Evaluation of mechanical behavior of nano-grained 2024 Al alloy during high pressure torsion (HPT) process at various temperatures

The effects of high pressure torsion (HPT) processing at different temperatures on flow stress and hardness distribution of a 2024 Al alloy were studied. Using in situ torque measurements versus equivalent strain the flow stress of the material followed three distinct deformation regions at room temperature. In the first region the strength increases with strain and after taking a maximum at an equivalent strain of ∼8, the strength decreases with further straining in the second region. The third region appears at an equivalent strain of ∼22 or higher as a steady state where the strength remains unchanged. Transmission electron microscopy (TEM) and differential scanning calorimetry (DSC) analysis were conducted on selected samples and influential effects of precipitates on flow stress and hardness were examined. It is proposed that restoration process in the second region of deformation and saturation region of deformation can significantly be affected by deformation temperature and aging precipitates. HPT deformation at −196 °C did not show any decrease in second region of deformation instead the strength is increased exponentially until the strain of ∼35 where saturation region of deformation starts.

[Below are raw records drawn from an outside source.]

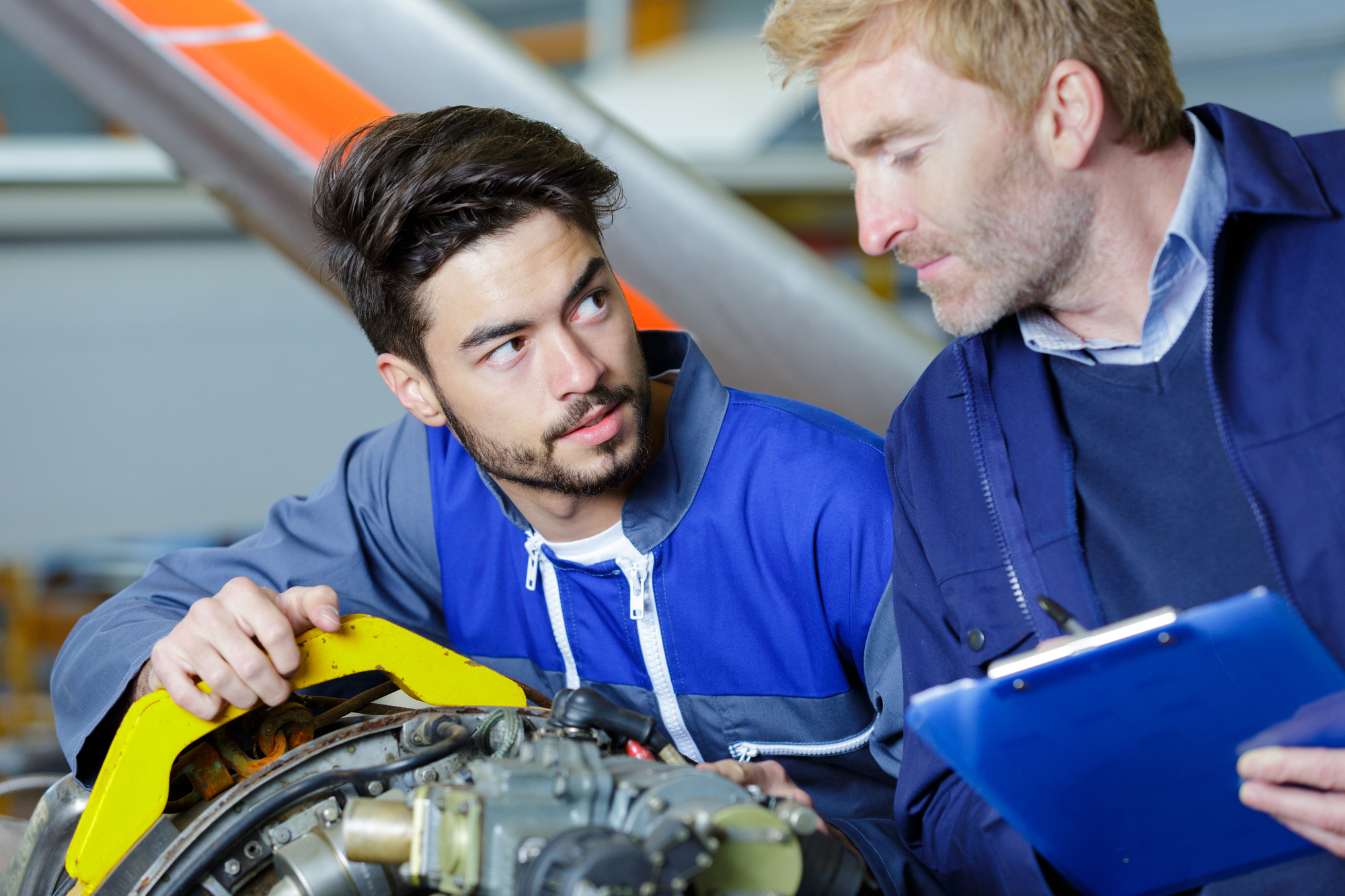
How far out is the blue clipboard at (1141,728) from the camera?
69cm

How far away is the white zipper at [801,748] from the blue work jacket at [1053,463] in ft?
0.71

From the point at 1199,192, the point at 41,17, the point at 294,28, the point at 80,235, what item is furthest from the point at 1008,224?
the point at 80,235

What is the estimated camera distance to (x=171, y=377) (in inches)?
188

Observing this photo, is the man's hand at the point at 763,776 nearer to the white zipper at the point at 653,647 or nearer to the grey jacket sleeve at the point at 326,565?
the white zipper at the point at 653,647

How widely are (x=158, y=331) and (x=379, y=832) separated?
4.58 meters

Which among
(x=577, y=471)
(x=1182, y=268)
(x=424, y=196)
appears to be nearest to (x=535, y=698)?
(x=577, y=471)

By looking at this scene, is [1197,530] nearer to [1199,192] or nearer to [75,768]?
[1199,192]

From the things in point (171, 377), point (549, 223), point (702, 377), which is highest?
point (549, 223)

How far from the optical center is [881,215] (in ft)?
3.52

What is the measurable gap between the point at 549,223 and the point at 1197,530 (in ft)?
2.69

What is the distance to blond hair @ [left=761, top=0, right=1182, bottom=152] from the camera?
3.27 ft

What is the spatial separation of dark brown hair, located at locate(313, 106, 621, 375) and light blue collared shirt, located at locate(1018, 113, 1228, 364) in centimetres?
66

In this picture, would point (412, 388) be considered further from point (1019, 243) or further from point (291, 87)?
point (291, 87)

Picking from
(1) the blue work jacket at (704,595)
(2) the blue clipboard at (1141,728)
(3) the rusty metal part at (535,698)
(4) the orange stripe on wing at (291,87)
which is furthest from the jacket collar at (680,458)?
(4) the orange stripe on wing at (291,87)
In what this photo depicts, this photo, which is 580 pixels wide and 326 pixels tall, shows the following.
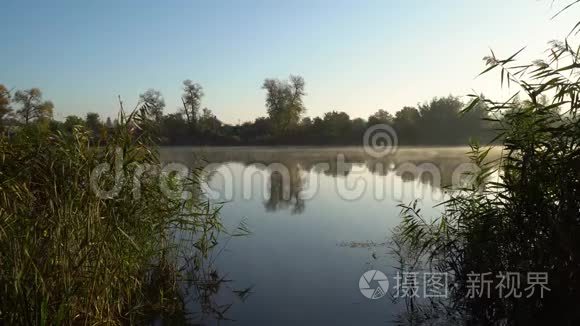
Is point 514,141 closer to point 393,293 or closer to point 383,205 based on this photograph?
point 393,293

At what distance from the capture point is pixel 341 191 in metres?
12.4

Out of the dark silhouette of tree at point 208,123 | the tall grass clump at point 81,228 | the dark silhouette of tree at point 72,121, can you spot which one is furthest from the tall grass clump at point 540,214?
the dark silhouette of tree at point 208,123

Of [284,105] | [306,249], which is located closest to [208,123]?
[284,105]

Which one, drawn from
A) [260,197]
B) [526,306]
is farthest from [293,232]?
[526,306]

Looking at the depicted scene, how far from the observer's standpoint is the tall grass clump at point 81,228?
283 centimetres

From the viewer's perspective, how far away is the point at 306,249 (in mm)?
6461

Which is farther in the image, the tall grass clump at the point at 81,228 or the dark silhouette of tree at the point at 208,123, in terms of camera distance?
the dark silhouette of tree at the point at 208,123

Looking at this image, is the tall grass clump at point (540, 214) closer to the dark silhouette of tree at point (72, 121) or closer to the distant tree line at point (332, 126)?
the dark silhouette of tree at point (72, 121)

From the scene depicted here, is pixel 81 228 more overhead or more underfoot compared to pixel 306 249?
more overhead

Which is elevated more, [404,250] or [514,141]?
[514,141]

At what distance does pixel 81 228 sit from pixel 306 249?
3721mm

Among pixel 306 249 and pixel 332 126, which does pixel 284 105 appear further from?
pixel 306 249

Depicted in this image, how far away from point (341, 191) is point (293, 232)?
16.4 feet

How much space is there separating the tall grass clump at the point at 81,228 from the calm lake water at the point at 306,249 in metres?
0.80
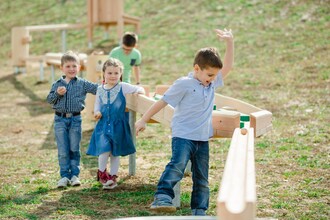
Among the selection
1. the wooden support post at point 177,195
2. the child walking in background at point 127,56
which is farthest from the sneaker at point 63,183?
the child walking in background at point 127,56

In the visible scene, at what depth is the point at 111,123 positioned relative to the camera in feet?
22.8

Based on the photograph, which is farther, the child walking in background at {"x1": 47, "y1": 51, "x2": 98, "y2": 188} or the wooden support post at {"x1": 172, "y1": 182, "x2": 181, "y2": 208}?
the child walking in background at {"x1": 47, "y1": 51, "x2": 98, "y2": 188}

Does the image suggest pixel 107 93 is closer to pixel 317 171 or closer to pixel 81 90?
pixel 81 90

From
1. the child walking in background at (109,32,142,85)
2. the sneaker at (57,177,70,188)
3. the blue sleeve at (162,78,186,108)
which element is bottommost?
the sneaker at (57,177,70,188)

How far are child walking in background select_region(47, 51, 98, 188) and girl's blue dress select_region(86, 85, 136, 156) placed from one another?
1.19 ft

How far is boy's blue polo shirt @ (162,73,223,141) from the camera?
18.2 ft

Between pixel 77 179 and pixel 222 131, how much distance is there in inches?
79.2

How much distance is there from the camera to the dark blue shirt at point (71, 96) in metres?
7.23

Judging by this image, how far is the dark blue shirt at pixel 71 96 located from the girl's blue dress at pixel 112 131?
0.36 m

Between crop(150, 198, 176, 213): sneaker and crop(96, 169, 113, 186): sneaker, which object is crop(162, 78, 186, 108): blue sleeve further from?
crop(96, 169, 113, 186): sneaker

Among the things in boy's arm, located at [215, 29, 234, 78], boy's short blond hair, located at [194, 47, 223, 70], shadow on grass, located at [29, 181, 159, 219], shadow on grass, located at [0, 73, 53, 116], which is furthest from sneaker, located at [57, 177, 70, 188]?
shadow on grass, located at [0, 73, 53, 116]

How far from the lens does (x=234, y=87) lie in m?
14.0

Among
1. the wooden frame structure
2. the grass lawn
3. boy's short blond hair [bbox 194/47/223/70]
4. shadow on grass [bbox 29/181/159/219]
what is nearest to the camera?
boy's short blond hair [bbox 194/47/223/70]

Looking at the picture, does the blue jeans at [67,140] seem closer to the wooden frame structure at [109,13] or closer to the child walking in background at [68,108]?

Nano sized grains of 50–70 nm were observed in saturation region of deformation with more than three folds increases in hardness.

► HPT processing of 2024 Al alloy is performed at various temperatures.
► In situ torque measurements versus strain follow three distinct regions.
► Nano sized grains are produced at room and cryogenic HPT deformation.
► An overall increase of 3-fold in hardness is achieved at the tip of the samples.
► Aging precipitates have a significant effect on restoration process during HPT.